◆ **Exercise instructions**
Please continue the thin film solar cell passage below, starting right after its last sentence.

◆ **Passage to read**
DETAILED DESCRIPTION OF THE EMBODIMENTS
[0051] The present invention will be described in detail in
conjunction with preferred embodiments shown in the accompany
drawings as follows. However, these described embodiments are not
provided to limit the present invention. All variations of
structures, methods or functions made by a person of ordinary skill
in the art according to these embodiments are covered within the
protection claim scope of the present invention.
[0052] FIG. 1 is a schematic structural diagram of a thin film
solar cell panel in accordance with a preferred embodiment of the
present invention. With reference to FIG. 1, the thin film solar
cell panel includes a substrate 10, a first electrode 20 disposed
on the substrate 10, a photoelectric conversion layer 30 disposed
on the first electrode 20, a second electrode 40 disposed on the
photoelectric conversion layer 30 and a gate electrode 50 disposed
on the second electrode 40. The substrate 10 is an ultra-thin glass
substrate. A thickness of the ultra-thin glass substrate is 0.1-1
mm. The ultra-thin glass substrate is capable of bending and a
minimum bending radius thereof reaches below 10 cm. The first
electrode 20 is continuously disposed on the substrate 10 during
its formation process. In the preferred embodiment of the present
invention as shown in FIG. 1, the photoelectric conversion layer 30
includes an amorphous silicon p-type layer 31, an amorphous silicon
intrinsic layer 32, and an amorphous silicon n-type layer 33. The
first electrode 20 and the second electrode 40 are made of zinc
oxide material.
[0053] The substrate 10 is selected from a variety of ultra-thin
glass products of U.S. Corning.RTM. Incorporated, for example,
Lotus.TM. Glass, Willow.RTM. Glass and Gorilla.RTM. Glass. FIG. 2
shows relationships between light transmittances of ultra-thin
glasses and light wavelengths. With reference to FIG. 2, change
relationships between light transmittances of ultra-thin glasses
with three respective thicknesses of 0.05 mm, 0.1 mm and 0.2 mm and
light wavelengths are similar and have an identical change pattern.
When the light wavelength is within a light waveband of 200 nm-350
nm, the transmittance increases rapidly following increase of
wavelengths. When the light wavelength is within a visible light
waveband greater than 350 nm, increase of the light transmittance
slows down, and the light transmittance reaches to a number being
gradually saturated to be a constant greater than 90%. However,
within the light waveband of 200 nm-350 nm as above mentioned, for
a specific wavelength, the thinner the thickness of the ultra-thin
glass is, the higher the light transmittance becomes. In the
existing thin film solar cell technology, glass with a thickness of
3.2 mm is generally selected to make a substrate. It can be
concluded as above that the light transmittance of the generally
selected glass in the existing technology with respect to short
wavelength lights is far less than the light transmittance of the
ultra-thin glass. As a result, light transmittance of the thin film
solar cell becomes much poor. Therefore, selecting the ultra-thin
glass to make the substrate 10 can obtain an effect of increasing
the light transmittance. In addition, when thinner glass is
selected to make the substrate 10, the photoelectric conversion
layer 30 has a higher absorption rate with respect to light within
a short waveband. Thus, efficiency of the thin film solar cell is
improved by 1-2%.

◆ **Data records**
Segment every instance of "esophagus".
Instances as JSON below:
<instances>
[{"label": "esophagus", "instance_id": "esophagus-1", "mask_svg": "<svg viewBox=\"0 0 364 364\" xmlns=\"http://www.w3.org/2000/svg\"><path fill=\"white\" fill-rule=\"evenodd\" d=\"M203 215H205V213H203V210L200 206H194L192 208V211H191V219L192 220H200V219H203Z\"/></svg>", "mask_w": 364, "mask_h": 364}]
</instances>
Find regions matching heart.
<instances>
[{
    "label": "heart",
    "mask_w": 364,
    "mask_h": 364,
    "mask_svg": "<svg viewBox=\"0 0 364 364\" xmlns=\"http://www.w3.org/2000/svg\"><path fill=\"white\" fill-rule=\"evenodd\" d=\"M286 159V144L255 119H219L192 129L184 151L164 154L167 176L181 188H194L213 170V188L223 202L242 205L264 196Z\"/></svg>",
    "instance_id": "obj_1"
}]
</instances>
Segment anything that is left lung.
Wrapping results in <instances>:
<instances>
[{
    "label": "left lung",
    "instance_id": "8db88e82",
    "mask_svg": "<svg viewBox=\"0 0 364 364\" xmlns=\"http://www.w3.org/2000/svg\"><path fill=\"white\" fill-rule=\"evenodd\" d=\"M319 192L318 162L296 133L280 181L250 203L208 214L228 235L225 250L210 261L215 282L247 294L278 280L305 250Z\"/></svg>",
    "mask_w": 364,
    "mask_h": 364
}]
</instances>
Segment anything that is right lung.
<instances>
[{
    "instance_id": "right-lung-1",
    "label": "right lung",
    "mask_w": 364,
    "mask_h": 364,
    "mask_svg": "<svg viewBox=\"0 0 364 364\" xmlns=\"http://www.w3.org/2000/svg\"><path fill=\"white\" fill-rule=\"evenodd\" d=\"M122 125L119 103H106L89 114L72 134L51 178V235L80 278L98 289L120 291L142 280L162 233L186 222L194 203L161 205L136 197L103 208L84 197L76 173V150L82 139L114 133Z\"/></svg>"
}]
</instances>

◆ **Reply to the exercise**
[0054] FIG. 3 shows relationships between bending stresses and
bending radiuses of ultra-thin glasses with two respective
thicknesses. With reference to FIG. 3, the bending stress of the
ultra-thin glass with a thickness of 0.2 mm corresponding to any
bending radius is greater than the bending stress of the ultra-thin
glass with a thickness of 0.1 mm Therefore, if the thickness of the
glass is thinner, the bending stress of the glass corresponding to
the same bending radius is smaller. The glass with the thinner
thickness is much easier to be processed for bending and less
likely to crack when being bent. For the ultra-thin glass with a
thickness of 0.1 mm, the bending stress thereof tends to approach 0
when the bending radius is in a large range from 10 cm to 30 cm.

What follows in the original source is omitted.